The Hague Alpine Rose Park (also known as Rhodope Park) is a park open to the public in The Hague, Helsinki, which also serves as an experimental area for the selection of plants from the university. The park covers an area of eight hectares. The area is also known as Laajasuo Park. The Helsinki City Building Agency is responsible for the area.
The oldest alpine roses in the park were planted in a natural marsh in 1975, when corridors were also built in the area. The main routes in the park are available. Originally, 3000 alpine roses were planted in the area for research purposes. The aim was to create a variety adapted to the Finnish climate, with a variety of cultivation methods and colours. Evergreen alpine roses are located in the southern part of the park, while yellow alpine roses and azaleas are in the northern part. The azaleia area is an extension of the alpine rose plantations in the southern part of the park, and in 1996 about 1500 azaleia hybrids were planted, which started with the beginning of the azaleia breeding program in 1988. The alpine roses and azaleas flower in early June. Flowering usually ends after mid summer.

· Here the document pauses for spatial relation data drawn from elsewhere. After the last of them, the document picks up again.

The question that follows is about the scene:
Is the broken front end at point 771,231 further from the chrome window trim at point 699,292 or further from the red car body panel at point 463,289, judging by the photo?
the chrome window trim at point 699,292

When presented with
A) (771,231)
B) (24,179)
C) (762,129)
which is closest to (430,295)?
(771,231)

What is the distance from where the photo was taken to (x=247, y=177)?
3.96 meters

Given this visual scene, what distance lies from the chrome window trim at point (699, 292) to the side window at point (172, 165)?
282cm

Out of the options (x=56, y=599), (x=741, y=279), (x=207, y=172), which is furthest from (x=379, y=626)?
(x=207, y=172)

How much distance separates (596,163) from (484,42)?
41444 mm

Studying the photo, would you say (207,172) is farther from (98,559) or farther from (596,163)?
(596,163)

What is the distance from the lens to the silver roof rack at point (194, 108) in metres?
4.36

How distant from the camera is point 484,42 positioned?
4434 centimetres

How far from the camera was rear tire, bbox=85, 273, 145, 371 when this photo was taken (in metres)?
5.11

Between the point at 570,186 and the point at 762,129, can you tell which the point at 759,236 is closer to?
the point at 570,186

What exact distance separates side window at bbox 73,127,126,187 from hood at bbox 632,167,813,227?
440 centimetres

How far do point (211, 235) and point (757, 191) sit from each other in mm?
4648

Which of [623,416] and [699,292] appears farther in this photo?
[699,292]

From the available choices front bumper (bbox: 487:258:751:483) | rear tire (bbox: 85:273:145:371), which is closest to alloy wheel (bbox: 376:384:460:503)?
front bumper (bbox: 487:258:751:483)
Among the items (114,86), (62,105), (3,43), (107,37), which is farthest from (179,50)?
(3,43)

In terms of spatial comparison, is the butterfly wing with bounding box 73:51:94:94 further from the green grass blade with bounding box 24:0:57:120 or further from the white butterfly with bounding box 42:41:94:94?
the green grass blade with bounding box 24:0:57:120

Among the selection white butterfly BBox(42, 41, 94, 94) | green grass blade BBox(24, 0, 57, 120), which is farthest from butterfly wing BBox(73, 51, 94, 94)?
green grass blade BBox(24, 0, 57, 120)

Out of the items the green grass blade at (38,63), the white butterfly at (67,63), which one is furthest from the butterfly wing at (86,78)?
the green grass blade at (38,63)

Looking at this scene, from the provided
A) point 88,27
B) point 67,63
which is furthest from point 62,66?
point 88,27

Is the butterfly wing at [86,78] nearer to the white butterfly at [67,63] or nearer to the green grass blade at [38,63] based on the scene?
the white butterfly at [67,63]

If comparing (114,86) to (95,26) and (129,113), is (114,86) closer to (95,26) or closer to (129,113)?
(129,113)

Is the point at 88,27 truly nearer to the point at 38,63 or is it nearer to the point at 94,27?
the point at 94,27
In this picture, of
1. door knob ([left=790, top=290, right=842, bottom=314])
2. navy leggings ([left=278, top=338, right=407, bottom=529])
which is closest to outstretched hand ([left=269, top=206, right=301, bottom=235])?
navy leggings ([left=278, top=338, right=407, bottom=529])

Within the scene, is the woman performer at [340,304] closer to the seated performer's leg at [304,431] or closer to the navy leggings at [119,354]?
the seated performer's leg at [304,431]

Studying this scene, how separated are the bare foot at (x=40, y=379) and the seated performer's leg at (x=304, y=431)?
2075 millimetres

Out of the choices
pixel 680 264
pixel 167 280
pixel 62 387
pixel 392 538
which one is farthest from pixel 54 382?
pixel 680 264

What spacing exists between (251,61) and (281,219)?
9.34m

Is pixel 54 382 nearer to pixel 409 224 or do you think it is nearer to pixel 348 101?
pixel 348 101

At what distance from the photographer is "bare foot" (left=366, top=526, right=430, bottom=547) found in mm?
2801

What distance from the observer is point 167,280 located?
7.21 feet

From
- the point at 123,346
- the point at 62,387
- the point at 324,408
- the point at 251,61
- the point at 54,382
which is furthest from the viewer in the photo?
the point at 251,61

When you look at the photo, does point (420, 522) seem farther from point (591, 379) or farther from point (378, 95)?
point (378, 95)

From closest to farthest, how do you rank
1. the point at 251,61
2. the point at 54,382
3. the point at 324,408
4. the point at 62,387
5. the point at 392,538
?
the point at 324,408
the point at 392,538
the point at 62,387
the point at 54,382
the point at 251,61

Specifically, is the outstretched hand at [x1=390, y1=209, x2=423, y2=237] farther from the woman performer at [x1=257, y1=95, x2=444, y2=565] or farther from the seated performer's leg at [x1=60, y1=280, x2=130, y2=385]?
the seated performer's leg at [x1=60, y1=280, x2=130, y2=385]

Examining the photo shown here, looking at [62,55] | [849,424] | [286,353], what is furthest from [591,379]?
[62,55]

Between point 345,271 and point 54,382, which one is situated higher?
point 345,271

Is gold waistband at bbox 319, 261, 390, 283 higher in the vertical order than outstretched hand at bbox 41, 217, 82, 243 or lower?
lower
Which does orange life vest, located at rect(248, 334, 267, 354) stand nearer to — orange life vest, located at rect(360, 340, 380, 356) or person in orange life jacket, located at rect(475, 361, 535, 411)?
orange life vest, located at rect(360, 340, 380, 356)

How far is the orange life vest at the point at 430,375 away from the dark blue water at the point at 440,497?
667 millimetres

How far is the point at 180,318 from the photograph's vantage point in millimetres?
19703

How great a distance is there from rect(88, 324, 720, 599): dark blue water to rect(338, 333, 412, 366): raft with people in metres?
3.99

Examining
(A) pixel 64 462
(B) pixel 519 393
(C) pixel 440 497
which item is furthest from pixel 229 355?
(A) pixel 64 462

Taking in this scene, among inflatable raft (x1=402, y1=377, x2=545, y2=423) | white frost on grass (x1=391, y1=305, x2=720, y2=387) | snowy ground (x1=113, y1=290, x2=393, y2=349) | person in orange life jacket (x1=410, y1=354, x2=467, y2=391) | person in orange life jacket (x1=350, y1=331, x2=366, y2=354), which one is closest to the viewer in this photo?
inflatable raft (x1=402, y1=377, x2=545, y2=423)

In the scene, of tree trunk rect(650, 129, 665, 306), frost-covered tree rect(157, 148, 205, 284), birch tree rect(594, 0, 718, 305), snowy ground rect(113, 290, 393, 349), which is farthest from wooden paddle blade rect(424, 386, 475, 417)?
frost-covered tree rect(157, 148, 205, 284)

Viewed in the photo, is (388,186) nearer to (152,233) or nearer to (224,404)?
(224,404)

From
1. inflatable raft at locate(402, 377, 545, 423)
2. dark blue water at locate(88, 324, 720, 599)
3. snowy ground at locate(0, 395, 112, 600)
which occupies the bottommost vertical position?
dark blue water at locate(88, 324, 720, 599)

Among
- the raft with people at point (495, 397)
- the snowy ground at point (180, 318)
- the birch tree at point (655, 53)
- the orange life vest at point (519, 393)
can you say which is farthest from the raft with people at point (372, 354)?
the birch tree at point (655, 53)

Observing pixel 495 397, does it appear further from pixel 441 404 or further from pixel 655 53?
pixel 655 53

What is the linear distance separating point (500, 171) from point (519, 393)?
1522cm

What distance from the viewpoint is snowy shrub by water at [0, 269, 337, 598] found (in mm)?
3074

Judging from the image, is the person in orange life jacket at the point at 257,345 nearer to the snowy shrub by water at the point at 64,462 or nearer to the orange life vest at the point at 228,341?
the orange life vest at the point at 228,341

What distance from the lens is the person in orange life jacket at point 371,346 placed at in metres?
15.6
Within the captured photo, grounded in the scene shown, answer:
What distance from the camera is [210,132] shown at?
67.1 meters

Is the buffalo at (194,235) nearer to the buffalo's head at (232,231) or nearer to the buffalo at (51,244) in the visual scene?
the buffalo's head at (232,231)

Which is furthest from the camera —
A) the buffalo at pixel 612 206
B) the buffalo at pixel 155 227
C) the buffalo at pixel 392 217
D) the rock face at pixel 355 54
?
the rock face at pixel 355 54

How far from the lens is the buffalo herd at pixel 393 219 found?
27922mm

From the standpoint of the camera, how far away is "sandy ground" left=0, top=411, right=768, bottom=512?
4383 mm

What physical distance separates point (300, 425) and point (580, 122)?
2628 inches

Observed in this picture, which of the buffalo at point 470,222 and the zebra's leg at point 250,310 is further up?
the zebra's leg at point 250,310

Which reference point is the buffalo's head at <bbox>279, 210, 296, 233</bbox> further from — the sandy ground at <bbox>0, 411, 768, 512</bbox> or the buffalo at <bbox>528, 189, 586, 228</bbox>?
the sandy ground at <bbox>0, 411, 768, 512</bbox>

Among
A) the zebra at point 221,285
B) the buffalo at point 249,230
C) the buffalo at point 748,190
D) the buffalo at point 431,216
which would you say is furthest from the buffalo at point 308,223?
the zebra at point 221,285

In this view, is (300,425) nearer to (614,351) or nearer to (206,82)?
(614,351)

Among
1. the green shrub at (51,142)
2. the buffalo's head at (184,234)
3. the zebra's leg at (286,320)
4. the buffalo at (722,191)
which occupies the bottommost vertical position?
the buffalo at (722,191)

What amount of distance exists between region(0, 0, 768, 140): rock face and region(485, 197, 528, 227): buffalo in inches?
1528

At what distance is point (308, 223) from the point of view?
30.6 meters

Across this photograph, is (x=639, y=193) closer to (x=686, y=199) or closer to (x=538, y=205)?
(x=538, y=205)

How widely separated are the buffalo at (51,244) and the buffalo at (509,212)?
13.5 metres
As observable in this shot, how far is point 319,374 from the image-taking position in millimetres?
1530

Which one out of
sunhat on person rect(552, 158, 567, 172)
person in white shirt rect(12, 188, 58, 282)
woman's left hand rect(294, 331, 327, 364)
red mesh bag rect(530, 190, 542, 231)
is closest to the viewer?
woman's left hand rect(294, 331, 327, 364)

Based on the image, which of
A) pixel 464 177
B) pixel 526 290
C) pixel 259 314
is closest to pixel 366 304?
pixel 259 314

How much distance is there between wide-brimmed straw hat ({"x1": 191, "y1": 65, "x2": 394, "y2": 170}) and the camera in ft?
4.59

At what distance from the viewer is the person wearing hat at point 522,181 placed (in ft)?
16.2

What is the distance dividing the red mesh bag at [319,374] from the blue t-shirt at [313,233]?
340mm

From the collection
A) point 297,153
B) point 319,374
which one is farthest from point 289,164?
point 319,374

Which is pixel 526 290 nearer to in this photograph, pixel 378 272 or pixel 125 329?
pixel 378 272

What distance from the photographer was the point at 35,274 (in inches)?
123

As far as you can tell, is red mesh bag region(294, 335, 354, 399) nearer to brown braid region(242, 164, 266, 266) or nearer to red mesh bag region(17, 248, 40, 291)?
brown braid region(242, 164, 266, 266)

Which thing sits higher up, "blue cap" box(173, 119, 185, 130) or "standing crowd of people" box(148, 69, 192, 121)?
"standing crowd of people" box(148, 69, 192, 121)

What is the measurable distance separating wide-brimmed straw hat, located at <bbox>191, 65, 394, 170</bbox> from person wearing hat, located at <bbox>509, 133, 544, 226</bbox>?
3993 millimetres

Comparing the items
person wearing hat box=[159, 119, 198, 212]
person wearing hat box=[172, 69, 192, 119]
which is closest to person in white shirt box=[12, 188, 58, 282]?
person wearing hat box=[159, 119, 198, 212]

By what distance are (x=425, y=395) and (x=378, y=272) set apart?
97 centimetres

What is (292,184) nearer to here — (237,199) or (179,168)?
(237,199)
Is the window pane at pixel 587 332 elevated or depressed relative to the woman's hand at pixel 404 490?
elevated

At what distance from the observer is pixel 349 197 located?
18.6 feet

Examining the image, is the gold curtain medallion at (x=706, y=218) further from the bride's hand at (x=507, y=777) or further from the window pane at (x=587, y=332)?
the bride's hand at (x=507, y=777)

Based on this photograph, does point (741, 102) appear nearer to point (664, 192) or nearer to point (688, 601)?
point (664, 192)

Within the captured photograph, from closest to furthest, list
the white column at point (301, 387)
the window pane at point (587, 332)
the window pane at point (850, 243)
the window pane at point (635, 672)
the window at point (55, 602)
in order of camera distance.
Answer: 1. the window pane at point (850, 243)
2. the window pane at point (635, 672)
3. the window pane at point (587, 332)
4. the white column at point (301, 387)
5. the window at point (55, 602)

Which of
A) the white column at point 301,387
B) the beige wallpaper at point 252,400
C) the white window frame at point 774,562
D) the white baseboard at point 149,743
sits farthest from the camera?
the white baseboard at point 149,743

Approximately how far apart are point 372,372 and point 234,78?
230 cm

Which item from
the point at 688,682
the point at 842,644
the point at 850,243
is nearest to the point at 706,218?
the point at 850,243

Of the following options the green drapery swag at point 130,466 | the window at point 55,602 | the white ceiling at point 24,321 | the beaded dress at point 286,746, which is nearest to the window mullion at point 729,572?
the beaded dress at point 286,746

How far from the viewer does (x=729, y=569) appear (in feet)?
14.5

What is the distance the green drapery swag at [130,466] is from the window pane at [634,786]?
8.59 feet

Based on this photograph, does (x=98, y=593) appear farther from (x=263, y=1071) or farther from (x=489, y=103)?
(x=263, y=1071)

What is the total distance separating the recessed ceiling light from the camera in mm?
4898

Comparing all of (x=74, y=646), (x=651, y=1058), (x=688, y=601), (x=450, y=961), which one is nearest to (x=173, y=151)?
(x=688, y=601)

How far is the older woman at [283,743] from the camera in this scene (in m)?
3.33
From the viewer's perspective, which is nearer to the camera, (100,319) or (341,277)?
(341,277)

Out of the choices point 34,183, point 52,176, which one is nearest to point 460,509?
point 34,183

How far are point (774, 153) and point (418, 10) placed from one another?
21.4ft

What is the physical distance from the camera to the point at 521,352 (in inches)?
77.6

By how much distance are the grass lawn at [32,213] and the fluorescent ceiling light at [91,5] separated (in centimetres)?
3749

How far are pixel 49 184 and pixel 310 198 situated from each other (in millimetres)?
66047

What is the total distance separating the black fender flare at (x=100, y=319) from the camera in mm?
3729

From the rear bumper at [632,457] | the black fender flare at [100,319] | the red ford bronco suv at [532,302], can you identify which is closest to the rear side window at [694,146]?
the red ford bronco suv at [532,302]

Construction of a forest garden in the Azalia region began in 2010. The bushes selected for the forest garden are, for example, azaleas, hydrangeas and other flowering shrubs. Eight alpine rose varieties have been selected for commercial production from the Alpine Rose Park experimental area; The Hague, University of Helsinki, St. Michael's, PMA Tigersted, Axel Tigersted, Pekka, Eino and Mauritz. Mother bushes of these varieties continue to grow in the park. A total of a dozen varieties have been selected for production from Alpine roses throughout the country and have been on sale since 1990.